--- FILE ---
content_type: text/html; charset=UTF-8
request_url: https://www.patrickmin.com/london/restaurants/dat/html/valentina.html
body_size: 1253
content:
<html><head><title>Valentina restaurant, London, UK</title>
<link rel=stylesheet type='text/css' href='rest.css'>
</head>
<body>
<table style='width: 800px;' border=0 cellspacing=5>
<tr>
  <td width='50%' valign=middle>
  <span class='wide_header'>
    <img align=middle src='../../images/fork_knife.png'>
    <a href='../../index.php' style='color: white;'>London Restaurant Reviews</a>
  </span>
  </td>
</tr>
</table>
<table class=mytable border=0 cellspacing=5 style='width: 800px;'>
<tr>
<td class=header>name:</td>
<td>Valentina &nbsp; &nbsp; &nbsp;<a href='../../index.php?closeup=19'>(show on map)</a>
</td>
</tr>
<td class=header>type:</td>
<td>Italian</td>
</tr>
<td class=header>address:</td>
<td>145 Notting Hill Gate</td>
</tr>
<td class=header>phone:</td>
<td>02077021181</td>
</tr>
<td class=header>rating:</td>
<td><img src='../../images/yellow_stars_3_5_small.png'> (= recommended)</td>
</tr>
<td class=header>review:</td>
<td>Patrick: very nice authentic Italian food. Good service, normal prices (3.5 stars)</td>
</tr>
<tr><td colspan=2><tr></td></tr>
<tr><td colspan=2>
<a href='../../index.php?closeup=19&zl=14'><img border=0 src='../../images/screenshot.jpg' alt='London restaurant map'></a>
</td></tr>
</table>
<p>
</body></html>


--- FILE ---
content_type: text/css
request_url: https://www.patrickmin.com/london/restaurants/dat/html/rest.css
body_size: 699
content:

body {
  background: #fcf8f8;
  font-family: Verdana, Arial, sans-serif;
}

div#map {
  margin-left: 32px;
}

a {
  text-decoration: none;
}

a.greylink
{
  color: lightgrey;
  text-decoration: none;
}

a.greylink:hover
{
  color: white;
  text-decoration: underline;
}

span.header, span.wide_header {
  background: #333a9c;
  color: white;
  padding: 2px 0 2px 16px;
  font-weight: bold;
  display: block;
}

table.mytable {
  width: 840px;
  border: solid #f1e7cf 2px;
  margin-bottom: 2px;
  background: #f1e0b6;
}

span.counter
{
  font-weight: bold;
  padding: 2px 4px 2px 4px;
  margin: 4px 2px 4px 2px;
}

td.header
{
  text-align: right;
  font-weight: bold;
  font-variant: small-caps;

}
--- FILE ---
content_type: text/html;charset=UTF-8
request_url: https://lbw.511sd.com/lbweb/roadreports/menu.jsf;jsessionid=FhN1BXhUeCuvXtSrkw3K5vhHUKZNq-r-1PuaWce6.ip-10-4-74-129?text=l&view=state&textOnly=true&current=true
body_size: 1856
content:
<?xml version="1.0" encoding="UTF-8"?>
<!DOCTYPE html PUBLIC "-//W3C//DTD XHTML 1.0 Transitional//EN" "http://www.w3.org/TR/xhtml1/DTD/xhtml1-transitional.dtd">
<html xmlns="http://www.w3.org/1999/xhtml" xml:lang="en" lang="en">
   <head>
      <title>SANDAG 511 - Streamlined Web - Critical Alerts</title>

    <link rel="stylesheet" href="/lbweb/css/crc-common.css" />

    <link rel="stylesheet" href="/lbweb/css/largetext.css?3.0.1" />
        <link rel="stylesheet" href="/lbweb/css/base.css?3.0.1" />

■ WHAT YOU HAVE TO DO:
For each line above that includes "mytable", copy the line.

■ EXPECTED ANSWER:
<table class=mytable border=0 cellspacing=5 style='width: 800px;'>
table.mytable {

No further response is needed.